Грей натянуто улыбнулась, а Эдриан вспомнил тот жуткий день, когда впервые услышал эти слова и увидел шрам. Он похлопал ее по плечу: Грей явно нервничала.
Они вошли в холл и показали билеты. Сотрудники музея даже не прочитали написанные на карточках имена, а сразу пригласили их войти.
Ни Лоустофта, ни других возможных кандидатов на очередное убийство не было. До сих пор жертвы соответствовали определенному возрасту, а все присутствующие выглядели заметно моложе. Майлзу удалось незаметно проскользнуть мимо охранника, пока тот увивался вокруг молодой женщины, исполнявшей роль администратора. Судя по всему, ей не разрешалось даже разговаривать с элегантными джентльменами, имевшими неосторожность явиться в одиночестве. Эдриан понимал гнев охранника: ревнивый гнев. Его отец тоже когда-то так сердился. Если бы время позволяло, он обязательно остановился бы поболтать – просто для того, чтобы позлить парня. Но сейчас предстояло решать более важные проблемы.

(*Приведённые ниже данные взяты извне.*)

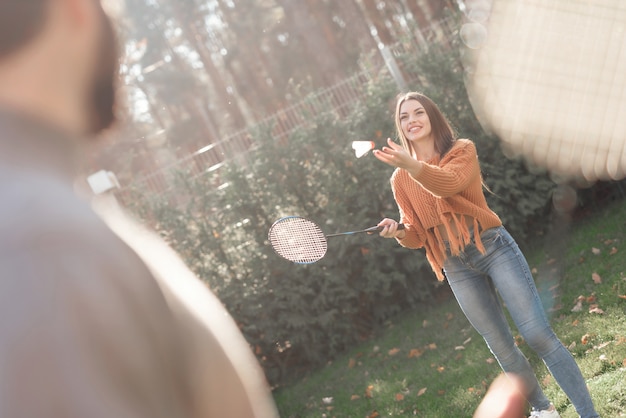 A guy and a girl play badminton during a picnic with friends.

Эдриан прошел по коридору, ведущему к кабинету директора. Эта часть музея оставалась темной, жуткой. Взялся за ручку двери и внезапно вспомнил зимний сад доктора Воана, кровь, кошку. Ужас той сцены все еще жил в душе. А если и сейчас его ожидает нечто подобное? Собравшись с духом, Эдриан медленно повернул ручку, дождался щелчка и слегка приоткрыл дверь. Комната оказалась пустой и темной; лишь холодные сумерки заглядывали в окно и бросали на стол серый отсвет. Эдриан прокрался внутрь и бесшумно закрыл за собой дверь. Подошел к столу: поверхность была совершенно пустой. Дернул ящики: заперто. Достал из кармана фонарик. Осветив глухую стену, увидел сертификаты и дипломы, выданные различными профессиональными сообществами, о которых никогда не слышал. Не нарушив безупречного порядка, найти здесь что-нибудь полезное было невозможно, а обыск без ордера – серьезное нарушение закона. Эдриан вышел в коридор и сразу наткнулся на девушку: та стояла возле двери, словно специально ждала его.
– Вы из полиции? – Неожиданный вопрос застал Эдриана врасплох.